Como toda estrella en ascenso, gracias al olfato de sabueso de su mánager, el persuasivo Coronel Tom Parker, su siguiente parada fue el cine, como medio diversificador de su talento para generar mayor demanda de su imagen y conquistar a un público ávido por ver a su ídolo en pantalla grande y en los cincuenta estados al mismo tiempo. Aunque sus primeras películas tuvieron una gran aceptación por parte del público, menos de la crítica (lo consideraban un mal actor que cantaba), ya iniciados los años sesenta su paso por el celuloide no fue más que chapuzas para su propio lucimiento, con buenos números musicales que solo promocionaban el tema principal del film. Su mejor película, para mi entender, fue El rey criollo (1958), dirigido hábilmente por el gran Michael Curtiz, que le dio una presencia sólida que no volvería a repetir, y que terminó de cuajar lo que empezó con Prisionero del rock (1957), del artesano y siempre competente Richard Thorpe. Tal vez, el haber sido llamado a enlistarse en el ejército, dejó que sus ansias de convertirse en el nuevo James Dean se esfumaran y se contentara en conocer a Priscilla en Alemania.

Desde la invasión británica, liderada por The Beatles, Elvis se convirtió en una pieza de museo a la cual admirar pero nunca alcanzar ni intimar. Estaba resignado solo ver rugir a esa juventud post Kennedy que evidenció que el "anochecer de un día duro" estaba por comenzar.

Por insistencia del Coronel, volvió al ojo público con el programa especial para televisión de 1968, el mismo que podría considerarse como el nacimiento del unplugged y que revitalizaría su carrera gracias a los nuevos adolescentes que lo descubrieron y a los de su generación que lo redescubrieron como el portento que era al interpretar casi en la intimidad Memories o If I Can Dream.

Triunfó en Las Vegas, pasando por Hawái en un concierto televisado vía satélite, en los que supo mezclar talento y relajo sobre los escenarios ahora acompañado de su orquesta y coros. Ya cuando las drogas y los excesos pesaron más por mantenerlo en la panacea, Barbra Streisand fue a tocarle la puerta para que interpretara a la alcohólica estrella en decadencia en el remake Nace una estrella (1976, Frank Pierson), la que le supondría el regreso al Olimpo, incluido un Oscar, y que el propio Coronel Parker desestimó porque consideraba que el papel dañaría su imagen frente a sus seguidores. Lo cierto fue que, si aceptaba el papel, significaría perder el control de las decisiones y las millonarias ganancias que estas generarían.

━━━━━━━━━━━━━━━━━━━━

#### [Preguntas por responder]
1/ En el texto sobre Elvis, ¿quién dirigió El rey criollo (1958)?
2/ Escribe la continuación del texto sobre Elvis a partir de su última oración.
Los registros no tienen relación con el texto sobre Elvis.

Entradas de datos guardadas
━━━━━━━━━━━━━━━━━━━━

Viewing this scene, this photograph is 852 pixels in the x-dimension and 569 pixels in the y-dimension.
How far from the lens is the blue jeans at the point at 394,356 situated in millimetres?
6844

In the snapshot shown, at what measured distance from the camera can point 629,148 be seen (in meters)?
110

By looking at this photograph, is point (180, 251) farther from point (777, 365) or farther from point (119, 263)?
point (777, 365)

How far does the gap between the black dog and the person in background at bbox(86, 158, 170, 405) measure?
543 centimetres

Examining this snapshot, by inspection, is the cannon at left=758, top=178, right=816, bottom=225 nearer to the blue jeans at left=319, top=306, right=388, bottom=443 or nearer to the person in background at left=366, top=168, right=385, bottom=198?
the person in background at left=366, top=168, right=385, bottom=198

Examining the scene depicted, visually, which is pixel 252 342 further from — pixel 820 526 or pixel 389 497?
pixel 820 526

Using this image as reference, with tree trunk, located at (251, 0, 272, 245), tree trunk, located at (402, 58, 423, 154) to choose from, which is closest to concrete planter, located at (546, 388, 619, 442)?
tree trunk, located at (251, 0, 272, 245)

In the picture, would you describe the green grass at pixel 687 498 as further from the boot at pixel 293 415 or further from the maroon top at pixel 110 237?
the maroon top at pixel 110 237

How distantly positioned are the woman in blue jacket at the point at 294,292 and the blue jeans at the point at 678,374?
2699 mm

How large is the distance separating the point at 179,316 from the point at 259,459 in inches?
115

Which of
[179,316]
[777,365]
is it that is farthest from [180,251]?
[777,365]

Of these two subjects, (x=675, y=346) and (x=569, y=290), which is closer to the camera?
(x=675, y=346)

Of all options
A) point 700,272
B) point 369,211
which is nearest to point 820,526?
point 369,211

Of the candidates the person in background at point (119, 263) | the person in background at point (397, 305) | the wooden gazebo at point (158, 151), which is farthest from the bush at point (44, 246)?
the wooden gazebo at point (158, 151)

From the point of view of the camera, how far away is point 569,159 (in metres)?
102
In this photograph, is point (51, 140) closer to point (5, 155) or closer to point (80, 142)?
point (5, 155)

━━━━━━━━━━━━━━━━━━━━

#### [Resultados por tarea]
1/ Michael Curtiz.

2/
Aquello fue un duro golpe para el Rey, que lo llevó a perder el glamur de sus años mozos. Abusó de la comida y de los barbitúricos, y fue hasta 1977 que dejaría esta dimensión con tan solo 42 años pero con la imagen de un hombre de setenta. En sus últimas actuaciones, apenas podía recordar la letra de alguna canción y su estado deteriorado era para llorar por la pena que daba, aunque nunca perdió esa voz inconfundible que lo ha vuelto leyenda indiscutible de la música popular.

Hoy en día, su legado sigue vigente. Sus discos y recopilatorios se siguen vendiendo, su mansión en Graceland está abierta al público como museo y su lápida es visitada cada 8 de enero (nacimiento) o 16 de agosto (fallecimiento), siendo el punto final del peregrinaje que empieza con las viejas instalaciones de Sun Records. Sus películas y conciertos se siguen retransmitiendo en diversos medios audiovisuales y es objeto de veneración por parte de algún imitador que participa en esos programas concursos de talentos. En Las Vegas hay convenciones de este tipo y en las capillas de bodas los ministros que ofician la ceremonia, se visten como su ídolo para unir a parejas de todo el país que visitan dicha ciudad. Pero solo habrá un Elvis... ¡Que viva el Rey!